Most of my friends only go for the sprouted wheat grass these days, only one of them goes the whole length with setting the table. Either way, how can one not be so impressed and in awe of a culture so rich and steeped in history?
Back to the cookies, our Persian Rice Cookies. This is one of three recipes that I have from friends and it’s my favourite for its light, gone in a moment texture. I have to warn you though, not the easiest dough to work with because of its soft, sticky nature, but oh so yummy! I’ve not played around with this recipe, because, as mentioned, I have two more that are of a “sturdier” nature but this is definitely our favourite!
Start the day before!
- 250g icing (powdered) sugar
- 250g salted butter
- 2 large eggs
- 1 tbsp rose water
- 300g rice flour
- seeds of 5 cardamom, ground
- poppy seeds
- extra icing sugar for dusting hands
- Cream the butter and sugar until pale and fluffy. This will take 3-5 minutes depending on the speed of your beaters.
- Add egg one at a time, beating well after each addition. The batter will turn from rather runny to quite thick, like icing.
- Beat in the rose water.
- Fold in the flour and cardamom. The batter will still be fairly soft. Place in the fridge for a minimum of 6 hours or overnight to firm up and for the flavours to develop.
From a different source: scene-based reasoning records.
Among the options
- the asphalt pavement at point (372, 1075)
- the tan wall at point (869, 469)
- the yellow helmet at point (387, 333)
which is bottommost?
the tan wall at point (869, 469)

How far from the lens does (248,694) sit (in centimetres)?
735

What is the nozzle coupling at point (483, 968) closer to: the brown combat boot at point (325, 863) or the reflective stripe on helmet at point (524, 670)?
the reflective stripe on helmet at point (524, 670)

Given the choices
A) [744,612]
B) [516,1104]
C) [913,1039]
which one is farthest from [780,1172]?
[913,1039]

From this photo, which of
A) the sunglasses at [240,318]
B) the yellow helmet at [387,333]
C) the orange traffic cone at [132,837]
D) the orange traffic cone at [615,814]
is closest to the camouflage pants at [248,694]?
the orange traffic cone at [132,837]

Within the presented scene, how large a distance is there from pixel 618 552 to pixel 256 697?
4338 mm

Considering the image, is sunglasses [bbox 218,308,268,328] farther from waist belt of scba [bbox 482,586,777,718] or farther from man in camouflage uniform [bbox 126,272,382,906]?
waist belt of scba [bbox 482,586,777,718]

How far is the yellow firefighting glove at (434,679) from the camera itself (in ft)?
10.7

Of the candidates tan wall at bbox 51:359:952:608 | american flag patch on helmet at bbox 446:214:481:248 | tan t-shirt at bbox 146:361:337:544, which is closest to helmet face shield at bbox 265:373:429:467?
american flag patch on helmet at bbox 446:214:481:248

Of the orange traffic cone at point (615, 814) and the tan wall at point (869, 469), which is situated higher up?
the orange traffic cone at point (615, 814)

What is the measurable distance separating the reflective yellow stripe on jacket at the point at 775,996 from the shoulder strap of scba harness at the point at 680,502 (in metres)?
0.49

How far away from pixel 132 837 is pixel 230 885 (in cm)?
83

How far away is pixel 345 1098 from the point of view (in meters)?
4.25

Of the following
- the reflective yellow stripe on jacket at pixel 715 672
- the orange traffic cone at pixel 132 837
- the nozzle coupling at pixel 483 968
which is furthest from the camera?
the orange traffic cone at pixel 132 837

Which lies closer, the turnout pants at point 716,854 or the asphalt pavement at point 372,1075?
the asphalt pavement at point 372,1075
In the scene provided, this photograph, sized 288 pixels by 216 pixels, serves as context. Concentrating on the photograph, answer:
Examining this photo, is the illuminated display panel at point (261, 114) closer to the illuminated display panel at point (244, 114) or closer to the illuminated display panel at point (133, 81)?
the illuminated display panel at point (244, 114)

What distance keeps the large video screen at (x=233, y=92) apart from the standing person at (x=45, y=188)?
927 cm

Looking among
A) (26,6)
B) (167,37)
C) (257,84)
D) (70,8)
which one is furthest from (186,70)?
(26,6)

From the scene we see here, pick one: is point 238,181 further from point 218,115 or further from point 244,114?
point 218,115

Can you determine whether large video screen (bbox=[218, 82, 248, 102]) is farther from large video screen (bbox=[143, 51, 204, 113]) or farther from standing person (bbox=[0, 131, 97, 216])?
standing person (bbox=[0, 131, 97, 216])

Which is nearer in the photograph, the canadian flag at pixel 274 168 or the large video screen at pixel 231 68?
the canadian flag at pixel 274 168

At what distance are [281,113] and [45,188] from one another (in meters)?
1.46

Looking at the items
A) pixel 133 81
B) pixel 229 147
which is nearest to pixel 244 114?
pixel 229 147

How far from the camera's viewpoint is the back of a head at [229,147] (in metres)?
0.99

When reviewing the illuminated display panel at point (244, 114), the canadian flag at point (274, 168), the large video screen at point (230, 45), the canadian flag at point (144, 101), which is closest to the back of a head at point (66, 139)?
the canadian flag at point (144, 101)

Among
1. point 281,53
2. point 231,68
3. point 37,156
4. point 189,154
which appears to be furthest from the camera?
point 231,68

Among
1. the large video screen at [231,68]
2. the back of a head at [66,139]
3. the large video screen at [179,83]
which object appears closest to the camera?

- When you're ready to bake, preheat the oven to 160˚C.
- Using your hands, form little balls with the dough, press them slightly and place on the baking sheet, giving an inch between each cookie. Dust your hands with the extra icing sugar every so often as the dough will get soft and sticky as soon as it warms up in your hands.
- If you like, using a table knife, a fork or cookie cutter, form deep little patterns on each cookie. The dough spreads and does not retain its pattern very well, unless you place the cookies in the fridge, which I don't bother with.
- Sprinkle some poppy seeds in the middle of each cookie.
- If you want, refrigerate for 20 minutes before baking for about 10 - 14 minutes. 10 if they were not placed in the fridge. The cookies should still retain their light colour, no browning.
Prep time here does not include overnight rest period in the fridge. Start the day before you intend to bake them.
The dough is very soft and sticky, dusting your hands with icing sugar as you roll the cookies into little balls in your hands will help the process.